§ **Exercise**
Copy every record exactly, with nothing left out.

§ **Exercise material**
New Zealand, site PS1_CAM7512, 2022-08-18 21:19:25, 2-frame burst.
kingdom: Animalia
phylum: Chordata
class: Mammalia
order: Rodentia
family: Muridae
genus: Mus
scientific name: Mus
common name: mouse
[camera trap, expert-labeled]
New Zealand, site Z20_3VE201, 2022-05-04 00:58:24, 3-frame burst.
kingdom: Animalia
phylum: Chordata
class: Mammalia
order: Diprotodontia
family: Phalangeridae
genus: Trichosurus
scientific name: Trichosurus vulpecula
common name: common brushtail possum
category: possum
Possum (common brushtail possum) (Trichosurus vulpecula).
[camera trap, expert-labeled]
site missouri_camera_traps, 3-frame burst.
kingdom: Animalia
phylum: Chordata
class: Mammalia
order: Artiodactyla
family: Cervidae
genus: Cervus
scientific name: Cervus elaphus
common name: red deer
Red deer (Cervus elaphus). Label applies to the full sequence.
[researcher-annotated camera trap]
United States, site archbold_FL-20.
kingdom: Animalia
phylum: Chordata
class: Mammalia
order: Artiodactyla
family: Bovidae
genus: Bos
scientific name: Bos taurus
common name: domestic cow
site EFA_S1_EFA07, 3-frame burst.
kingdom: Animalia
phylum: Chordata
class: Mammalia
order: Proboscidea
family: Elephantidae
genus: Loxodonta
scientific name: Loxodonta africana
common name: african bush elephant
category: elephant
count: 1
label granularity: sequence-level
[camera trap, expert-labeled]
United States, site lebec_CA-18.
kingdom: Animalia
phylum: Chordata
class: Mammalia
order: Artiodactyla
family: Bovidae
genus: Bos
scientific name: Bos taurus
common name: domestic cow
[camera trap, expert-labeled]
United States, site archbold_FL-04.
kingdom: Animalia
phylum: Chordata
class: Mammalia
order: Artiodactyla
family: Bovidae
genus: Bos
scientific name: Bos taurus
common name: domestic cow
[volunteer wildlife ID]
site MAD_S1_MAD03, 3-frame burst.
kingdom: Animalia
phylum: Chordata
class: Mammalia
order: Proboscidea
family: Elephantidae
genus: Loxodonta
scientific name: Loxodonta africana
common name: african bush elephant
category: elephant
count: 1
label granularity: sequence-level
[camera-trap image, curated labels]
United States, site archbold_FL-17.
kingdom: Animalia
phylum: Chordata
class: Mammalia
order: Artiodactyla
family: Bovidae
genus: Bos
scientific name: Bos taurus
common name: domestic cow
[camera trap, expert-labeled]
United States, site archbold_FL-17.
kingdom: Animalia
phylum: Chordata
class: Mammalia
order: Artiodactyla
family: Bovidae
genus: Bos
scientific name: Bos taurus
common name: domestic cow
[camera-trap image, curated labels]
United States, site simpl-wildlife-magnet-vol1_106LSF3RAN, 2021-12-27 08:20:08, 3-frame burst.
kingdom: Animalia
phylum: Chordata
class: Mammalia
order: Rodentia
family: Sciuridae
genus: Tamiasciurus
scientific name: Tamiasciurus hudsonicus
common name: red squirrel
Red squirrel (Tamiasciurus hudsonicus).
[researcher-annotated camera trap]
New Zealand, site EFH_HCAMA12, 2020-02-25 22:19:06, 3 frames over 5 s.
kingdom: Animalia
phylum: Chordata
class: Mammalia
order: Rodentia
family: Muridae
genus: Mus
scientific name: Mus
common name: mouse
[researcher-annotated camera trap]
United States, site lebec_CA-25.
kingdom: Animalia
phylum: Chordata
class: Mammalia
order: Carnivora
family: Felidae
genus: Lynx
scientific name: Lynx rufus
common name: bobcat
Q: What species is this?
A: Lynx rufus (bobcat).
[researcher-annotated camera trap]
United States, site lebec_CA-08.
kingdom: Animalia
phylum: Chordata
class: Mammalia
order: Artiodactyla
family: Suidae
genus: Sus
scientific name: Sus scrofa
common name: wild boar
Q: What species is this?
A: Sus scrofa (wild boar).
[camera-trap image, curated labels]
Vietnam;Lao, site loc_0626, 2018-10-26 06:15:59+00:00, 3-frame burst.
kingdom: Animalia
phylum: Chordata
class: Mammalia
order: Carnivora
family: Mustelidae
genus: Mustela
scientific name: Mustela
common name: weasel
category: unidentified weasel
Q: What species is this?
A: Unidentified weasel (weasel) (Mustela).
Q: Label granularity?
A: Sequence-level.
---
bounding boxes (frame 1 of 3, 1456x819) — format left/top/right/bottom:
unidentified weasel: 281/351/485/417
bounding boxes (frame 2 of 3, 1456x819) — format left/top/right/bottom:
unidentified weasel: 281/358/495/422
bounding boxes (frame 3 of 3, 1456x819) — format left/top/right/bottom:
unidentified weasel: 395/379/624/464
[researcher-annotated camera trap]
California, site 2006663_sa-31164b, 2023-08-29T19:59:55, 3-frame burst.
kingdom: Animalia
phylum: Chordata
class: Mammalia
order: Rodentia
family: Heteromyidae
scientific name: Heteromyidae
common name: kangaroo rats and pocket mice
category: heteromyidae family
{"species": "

§ **Exercise result**
New Zealand, site PS1_CAM7512, 2022-08-18 21:19:25, 2-frame burst.
kingdom: Animalia
phylum: Chordata
class: Mammalia
order: Rodentia
family: Muridae
genus: Mus
scientific name: Mus
common name: mouse
[camera trap, expert-labeled]
New Zealand, site Z20_3VE201, 2022-05-04 00:58:24, 3-frame burst.
kingdom: Animalia
phylum: Chordata
class: Mammalia
order: Diprotodontia
family: Phalangeridae
genus: Trichosurus
scientific name: Trichosurus vulpecula
common name: common brushtail possum
category: possum
Possum (common brushtail possum) (Trichosurus vulpecula).
[camera trap, expert-labeled]
site missouri_camera_traps, 3-frame burst.
kingdom: Animalia
phylum: Chordata
class: Mammalia
order: Artiodactyla
family: Cervidae
genus: Cervus
scientific name: Cervus elaphus
common name: red deer
Red deer (Cervus elaphus). Label applies to the full sequence.
[researcher-annotated camera trap]
United States, site archbold_FL-20.
kingdom: Animalia
phylum: Chordata
class: Mammalia
order: Artiodactyla
family: Bovidae
genus: Bos
scientific name: Bos taurus
common name: domestic cow
site EFA_S1_EFA07, 3-frame burst.
kingdom: Animalia
phylum: Chordata
class: Mammalia
order: Proboscidea
family: Elephantidae
genus: Loxodonta
scientific name: Loxodonta africana
common name: african bush elephant
category: elephant
count: 1
label granularity: sequence-level
[camera trap, expert-labeled]
United States, site lebec_CA-18.
kingdom: Animalia
phylum: Chordata
class: Mammalia
order: Artiodactyla
family: Bovidae
genus: Bos
scientific name: Bos taurus
common name: domestic cow
[camera trap, expert-labeled]
United States, site archbold_FL-04.
kingdom: Animalia
phylum: Chordata
class: Mammalia
order: Artiodactyla
family: Bovidae
genus: Bos
scientific name: Bos taurus
common name: domestic cow
[volunteer wildlife ID]
site MAD_S1_MAD03, 3-frame burst.
kingdom: Animalia
phylum: Chordata
class: Mammalia
order: Proboscidea
family: Elephantidae
genus: Loxodonta
scientific name: Loxodonta africana
common name: african bush elephant
category: elephant
count: 1
label granularity: sequence-level
[camera-trap image, curated labels]
United States, site archbold_FL-17.
kingdom: Animalia
phylum: Chordata
class: Mammalia
order: Artiodactyla
family: Bovidae
genus: Bos
scientific name: Bos taurus
common name: domestic cow
[camera trap, expert-labeled]
United States, site archbold_FL-17.
kingdom: Animalia
phylum: Chordata
class: Mammalia
order: Artiodactyla
family: Bovidae
genus: Bos
scientific name: Bos taurus
common name: domestic cow
[camera-trap image, curated labels]
United States, site simpl-wildlife-magnet-vol1_106LSF3RAN, 2021-12-27 08:20:08, 3-frame burst.
kingdom: Animalia
phylum: Chordata
class: Mammalia
order: Rodentia
family: Sciuridae
genus: Tamiasciurus
scientific name: Tamiasciurus hudsonicus
common name: red squirrel
Red squirrel (Tamiasciurus hudsonicus).
[researcher-annotated camera trap]
New Zealand, site EFH_HCAMA12, 2020-02-25 22:19:06, 3 frames over 5 s.
kingdom: Animalia
phylum: Chordata
class: Mammalia
order: Rodentia
family: Muridae
genus: Mus
scientific name: Mus
common name: mouse
[researcher-annotated camera trap]
United States, site lebec_CA-25.
kingdom: Animalia
phylum: Chordata
class: Mammalia
order: Carnivora
family: Felidae
genus: Lynx
scientific name: Lynx rufus
common name: bobcat
Q: What species is this?
A: Lynx rufus (bobcat).
[researcher-annotated camera trap]
United States, site lebec_CA-08.
kingdom: Animalia
phylum: Chordata
class: Mammalia
order: Artiodactyla
family: Suidae
genus: Sus
scientific name: Sus scrofa
common name: wild boar
Q: What species is this?
A: Sus scrofa (wild boar).
[camera-trap image, curated labels]
Vietnam;Lao, site loc_0626, 2018-10-26 06:15:59+00:00, 3-frame burst.
kingdom: Animalia
phylum: Chordata
class: Mammalia
order: Carnivora
family: Mustelidae
genus: Mustela
scientific name: Mustela
common name: weasel
category: unidentified weasel
Q: What species is this?
A: Unidentified weasel (weasel) (Mustela).
Q: Label granularity?
A: Sequence-level.
---
bounding boxes (frame 1 of 3, 1456x819) — format left/top/right/bottom:
unidentified weasel: 281/351/485/417
bounding boxes (frame 2 of 3, 1456x819) — format left/top/right/bottom:
unidentified weasel: 281/358/495/422
bounding boxes (frame 3 of 3, 1456x819) — format left/top/right/bottom:
unidentified weasel: 395/379/624/464
[researcher-annotated camera trap]
California, site 2006663_sa-31164b, 2023-08-29T19:59:55, 3-frame burst.
kingdom: Animalia
phylum: Chordata
class: Mammalia
order: Rodentia
family: Heteromyidae
scientific name: Heteromyidae
common name: kangaroo rats and pocket mice
category: heteromyidae family
{"species": "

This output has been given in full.